Segundo a Encíclica «Laudato Si», já o Papa Paulo VI se referia à problemática ecológica como uma crise dramática derivada da actividade descontrolada do ser humano, sublinhando a necessidade urgente de uma mudança radical. Por mais progressos tecnológicos e económicos que hajam, se não estiverem ligados ao progresso social, tudo colapsa. O Papa João Paulo II voltou a falar no assunto. O Papa Bento XVI regressou novamente ao assunto. O Papa Francisco voltou a falar do assunto e escreveu a Encíclica «Laudato Si» e «Fratelli Tutti»
POR MARGARIDA TEIXEIRA DE SOUSA

Voltei a ver na semana passada um documentário que me deixou um pouco desconcertada, mas simultaneamente inspirada e com a certeza de que quero deixar o mundo melhor: Pope Francis: a Man of His Word. A certa altura diz o Papa Francisco literalmente estas palavras: «E se hoje me perguntarem quem para mim é o mais pobre dos pobres, eu diria: A Mãe Terra!»

Fiquei abesbílica, pois esperava ouvir «os sem abrigo», «os refugiados», «as crianças». É a Terra, o Planeta Terra. E o tema não é novo. Mas, assim sendo, o que importa o resto? Se no final do dia eu tenho o meu dinheiro, a minha casa, a minha família ou os meus amigos? Sempre com o pronome possessivo bem verbalizado, evidentemente.

Quando eu tinha 16 anos, a minha mãe ofereceu-me um livro chamado A verdade Inconveniente, de Al Gore. Foi dos livros que mais me marcou até hoje. Deixou-me na altura com mixed feelings: de raiva, porque as pessoas à minha volta não estavam a perceber a gravidade da situação; desorientada, porque na altura eu nem reciclagem fazia e o assunto nada me dizia. Mas a verdade é que sou apaixonada pela vida, pelas pessoas, pela natureza e acho o mundo demasiado belo e incrível para sermos negligentes no seu cuidado. E a semente do livro ficou.

Desde então o tema tem vindo a ser cada vez mais abordado e com mais intervenções a nível nacional e mundial, mas de facto há um sentimento transversal à sociedade que é «estou bem aqui no meu cantinho», mas «a verdade sobre a crise climática é inconveniente porque significa que vamos ter de mudar a maneira como vivemos», como diz Al Gore.

Registos extraídos:
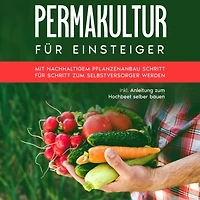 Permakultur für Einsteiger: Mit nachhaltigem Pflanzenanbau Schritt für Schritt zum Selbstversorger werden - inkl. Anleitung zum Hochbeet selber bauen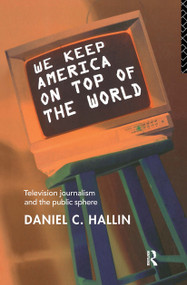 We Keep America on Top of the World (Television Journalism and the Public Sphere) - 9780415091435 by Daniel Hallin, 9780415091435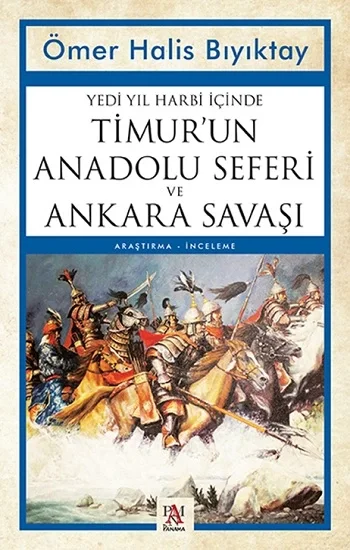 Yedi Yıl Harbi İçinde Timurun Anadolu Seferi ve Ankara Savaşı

* * *

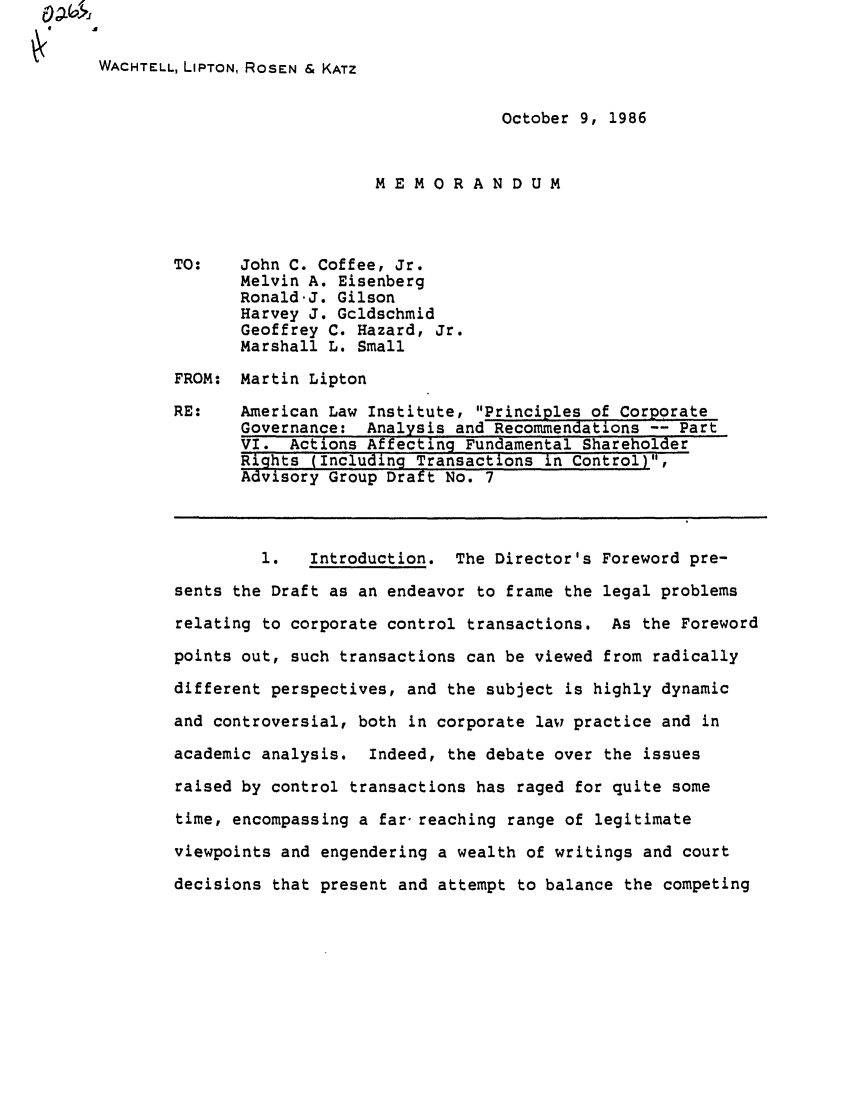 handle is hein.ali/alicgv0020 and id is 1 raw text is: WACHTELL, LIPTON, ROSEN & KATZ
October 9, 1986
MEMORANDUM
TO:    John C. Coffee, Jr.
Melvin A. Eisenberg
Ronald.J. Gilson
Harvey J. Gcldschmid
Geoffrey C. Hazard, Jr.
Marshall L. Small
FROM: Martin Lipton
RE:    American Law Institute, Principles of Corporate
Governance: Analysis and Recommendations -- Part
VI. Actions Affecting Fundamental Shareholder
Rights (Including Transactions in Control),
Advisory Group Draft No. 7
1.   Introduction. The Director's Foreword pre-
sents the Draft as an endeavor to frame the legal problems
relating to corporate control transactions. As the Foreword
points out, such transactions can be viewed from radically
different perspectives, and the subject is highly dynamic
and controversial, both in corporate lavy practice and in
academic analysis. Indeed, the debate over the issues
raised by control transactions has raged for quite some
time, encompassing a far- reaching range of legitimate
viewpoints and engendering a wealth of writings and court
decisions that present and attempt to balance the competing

---

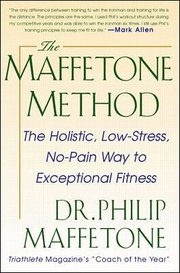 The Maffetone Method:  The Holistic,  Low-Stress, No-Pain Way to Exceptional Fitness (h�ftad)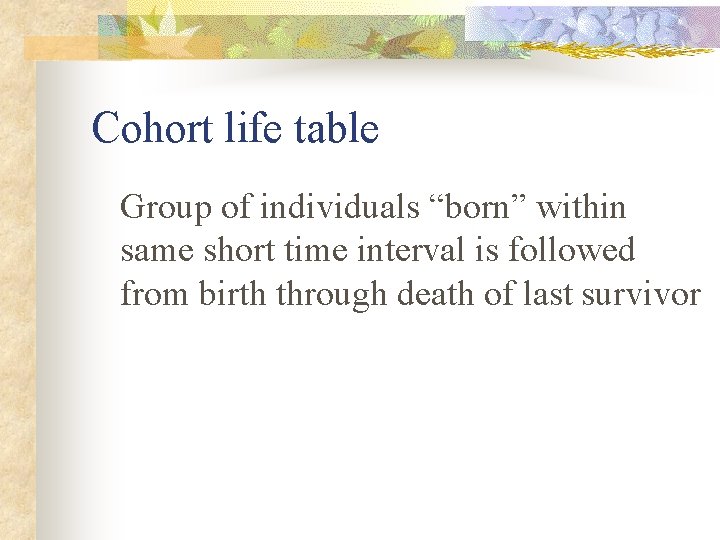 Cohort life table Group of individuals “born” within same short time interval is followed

Exercícios:
• 1. No texto sobre a crise ecológica, que livro a mãe de quem escreve lhe ofereceu aos 16 anos?
• 2. Continua o texto sobre a crise ecológica a partir do ponto em que termina.

Respostas:
• 1. A verdade Inconveniente, de Al Gore.

• 2.
E, mais uma vez, entra em cena a nossa resistência: «Mudar? Mudar a maneira como vivemos? A vida já é uma trabalheira, com 1001 coisas para fazer! Mudar o quê?»

Mas também há outra frase de Al Gore em que nos diz «as verdades inconvenientes não desaparecem apenas porque não são vistas. Quando não lhes damos respostas, a sua relevância não diminui, aumenta».

Segundo este livro, aqui ficam três factos do planeta que sofre, sendo que para mim o último é o mais importante. Tratando-se de alterações de comportamento, é precisamente aí que podemos fazer a diferença.

1 – Explosão populacional: a natalidade sempre esteve a subir até 2010 e a mortalidade a diminuir; por isso, daqui a um mês seremos 8 mil milhões de pessoas na Terra. É lógico que a implicação da exploração dos recursos naturais vá exercer uma enorme pressão em áreas vulneráveis, especialmente nas florestas tropicais, como é exemplo evidente a Amazónia;

2 – A revolução científica e tecnológica: sabemos dos avanços tecnológicos que nos trouxeram enormes progressos, mas também sabemos que vivemos num mundo em guerra, e que em 1945 a nova tecnologia das armas nucleares alterou muito a equação dos efeitos colaterais imprevistos e que a Humanidade já testemunhou. Outro exemplo é a irrigação, que pelos efeitos da tecnologia faz maravilhas na natureza, mas hoje em dia temos a capacidade de desviar rios gigantes se assim quisermos, como já sucedeu;

3 – A nossa forma de pensar: ser continuarmos assim, vai levar-nos à história da rã. É uma experiência científica que envolve uma rã, uma panela de água a ferver e uma panela de água morna.

A rã salta para a panela de água a ferver, mas imediatamente sai porque sentiu perigo. A rã vai para a panela de água morna e deixa-se ficar. Esta panela é posta ao lume e a rã deixa-se cozer quando a água estiver à mesma temperatura que pouco antes a fez dar um salto. A nuvem colectiva que paira sobre a sociedade é semelhante ao comportamento da rã. Reagimos apenas a um abalo súbito, a uma alteração rápida e drástica. Mas se existe uma alteração significativa nas nossas vidas lenta e gradual, ficamos quietos, não reconhecendo a gravidade do problema até sermos cozidos.

Obviamente que somos racionais e que não precisamos de ir para uma panela a ferver para perceber o perigo. O que sucede, contudo, é o aparecimento de bolhas de fervura no planeta: as temperaturas médias globais de aumentaram e a União Europeia é o terceiro maior emissor de gases de efeito de estufa (e que até 2030 terá que ter uma redução de 55%); o problema gravíssimo da desflorestação; os desastres naturais; todos eles são de natureza também económica, e apenas a rã não os vê.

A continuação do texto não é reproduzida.